Please write out word for word the opening lines of the material, including the line with "common name: baboon" as the last.

--- START ---

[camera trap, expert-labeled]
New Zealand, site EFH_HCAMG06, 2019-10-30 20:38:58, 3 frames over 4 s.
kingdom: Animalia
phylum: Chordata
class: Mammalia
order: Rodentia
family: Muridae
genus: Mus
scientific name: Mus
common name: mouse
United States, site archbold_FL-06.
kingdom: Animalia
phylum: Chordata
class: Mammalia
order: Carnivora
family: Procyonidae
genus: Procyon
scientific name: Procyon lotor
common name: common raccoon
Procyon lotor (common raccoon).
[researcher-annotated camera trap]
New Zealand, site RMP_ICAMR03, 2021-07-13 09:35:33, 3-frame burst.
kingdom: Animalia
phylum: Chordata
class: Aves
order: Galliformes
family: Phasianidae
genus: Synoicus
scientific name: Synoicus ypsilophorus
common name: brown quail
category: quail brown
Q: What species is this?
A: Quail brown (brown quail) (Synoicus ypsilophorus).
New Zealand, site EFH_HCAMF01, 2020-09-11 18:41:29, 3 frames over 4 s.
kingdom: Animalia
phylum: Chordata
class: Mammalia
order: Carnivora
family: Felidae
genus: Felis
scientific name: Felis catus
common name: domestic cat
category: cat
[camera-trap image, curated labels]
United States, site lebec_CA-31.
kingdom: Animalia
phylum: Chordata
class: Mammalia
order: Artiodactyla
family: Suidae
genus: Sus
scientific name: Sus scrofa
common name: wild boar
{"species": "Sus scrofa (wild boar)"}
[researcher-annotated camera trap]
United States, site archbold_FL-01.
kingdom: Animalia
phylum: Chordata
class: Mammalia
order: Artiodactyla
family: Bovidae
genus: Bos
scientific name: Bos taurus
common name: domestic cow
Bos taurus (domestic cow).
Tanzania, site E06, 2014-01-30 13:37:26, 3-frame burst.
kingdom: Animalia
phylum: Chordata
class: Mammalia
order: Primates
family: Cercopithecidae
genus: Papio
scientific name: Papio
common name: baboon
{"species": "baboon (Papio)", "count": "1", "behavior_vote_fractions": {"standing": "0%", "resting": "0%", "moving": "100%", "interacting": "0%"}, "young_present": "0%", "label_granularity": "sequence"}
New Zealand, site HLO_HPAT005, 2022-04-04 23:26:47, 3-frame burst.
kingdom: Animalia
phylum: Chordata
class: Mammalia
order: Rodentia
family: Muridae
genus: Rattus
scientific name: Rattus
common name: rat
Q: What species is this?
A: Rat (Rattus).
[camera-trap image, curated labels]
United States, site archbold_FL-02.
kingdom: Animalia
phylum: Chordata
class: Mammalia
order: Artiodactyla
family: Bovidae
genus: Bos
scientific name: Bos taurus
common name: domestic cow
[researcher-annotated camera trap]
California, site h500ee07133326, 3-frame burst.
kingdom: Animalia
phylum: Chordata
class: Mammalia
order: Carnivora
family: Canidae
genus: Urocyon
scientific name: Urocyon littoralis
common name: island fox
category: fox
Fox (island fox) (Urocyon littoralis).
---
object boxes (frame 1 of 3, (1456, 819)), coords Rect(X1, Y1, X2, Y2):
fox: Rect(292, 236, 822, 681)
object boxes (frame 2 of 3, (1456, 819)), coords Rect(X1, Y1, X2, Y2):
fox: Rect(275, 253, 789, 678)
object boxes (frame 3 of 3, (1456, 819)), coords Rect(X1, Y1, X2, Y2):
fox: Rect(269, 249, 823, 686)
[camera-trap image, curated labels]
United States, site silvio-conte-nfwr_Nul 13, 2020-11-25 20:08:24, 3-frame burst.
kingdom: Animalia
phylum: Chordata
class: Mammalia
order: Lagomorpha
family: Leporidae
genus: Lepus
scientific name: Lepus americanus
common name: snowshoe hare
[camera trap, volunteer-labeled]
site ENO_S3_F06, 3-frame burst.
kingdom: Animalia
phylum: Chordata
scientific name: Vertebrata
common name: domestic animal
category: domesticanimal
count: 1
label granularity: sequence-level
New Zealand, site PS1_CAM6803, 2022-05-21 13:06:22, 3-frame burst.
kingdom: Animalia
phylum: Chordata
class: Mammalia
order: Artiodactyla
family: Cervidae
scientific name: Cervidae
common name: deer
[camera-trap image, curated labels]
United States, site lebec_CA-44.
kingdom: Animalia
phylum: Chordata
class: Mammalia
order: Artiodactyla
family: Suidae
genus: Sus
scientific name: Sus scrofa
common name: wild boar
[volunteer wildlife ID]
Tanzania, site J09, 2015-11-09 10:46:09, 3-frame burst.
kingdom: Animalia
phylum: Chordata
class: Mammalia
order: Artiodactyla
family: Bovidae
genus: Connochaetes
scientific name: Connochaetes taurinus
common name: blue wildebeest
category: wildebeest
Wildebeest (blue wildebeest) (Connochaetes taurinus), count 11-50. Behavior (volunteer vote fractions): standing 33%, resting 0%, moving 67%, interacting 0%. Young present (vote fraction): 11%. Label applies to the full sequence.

--- END ---

## [TASK OUTPUT]
[camera trap, expert-labeled]
New Zealand, site EFH_HCAMG06, 2019-10-30 20:38:58, 3 frames over 4 s.
kingdom: Animalia
phylum: Chordata
class: Mammalia
order: Rodentia
family: Muridae
genus: Mus
scientific name: Mus
common name: mouse
United States, site archbold_FL-06.
kingdom: Animalia
phylum: Chordata
class: Mammalia
order: Carnivora
family: Procyonidae
genus: Procyon
scientific name: Procyon lotor
common name: common raccoon
Procyon lotor (common raccoon).
[researcher-annotated camera trap]
New Zealand, site RMP_ICAMR03, 2021-07-13 09:35:33, 3-frame burst.
kingdom: Animalia
phylum: Chordata
class: Aves
order: Galliformes
family: Phasianidae
genus: Synoicus
scientific name: Synoicus ypsilophorus
common name: brown quail
category: quail brown
Q: What species is this?
A: Quail brown (brown quail) (Synoicus ypsilophorus).
New Zealand, site EFH_HCAMF01, 2020-09-11 18:41:29, 3 frames over 4 s.
kingdom: Animalia
phylum: Chordata
class: Mammalia
order: Carnivora
family: Felidae
genus: Felis
scientific name: Felis catus
common name: domestic cat
category: cat
[camera-trap image, curated labels]
United States, site lebec_CA-31.
kingdom: Animalia
phylum: Chordata
class: Mammalia
order: Artiodactyla
family: Suidae
genus: Sus
scientific name: Sus scrofa
common name: wild boar
{"species": "Sus scrofa (wild boar)"}
[researcher-annotated camera trap]
United States, site archbold_FL-01.
kingdom: Animalia
phylum: Chordata
class: Mammalia
order: Artiodactyla
family: Bovidae
genus: Bos
scientific name: Bos taurus
common name: domestic cow
Bos taurus (domestic cow).
Tanzania, site E06, 2014-01-30 13:37:26, 3-frame burst.
kingdom: Animalia
phylum: Chordata
class: Mammalia
order: Primates
family: Cercopithecidae
genus: Papio
scientific name: Papio
common name: baboon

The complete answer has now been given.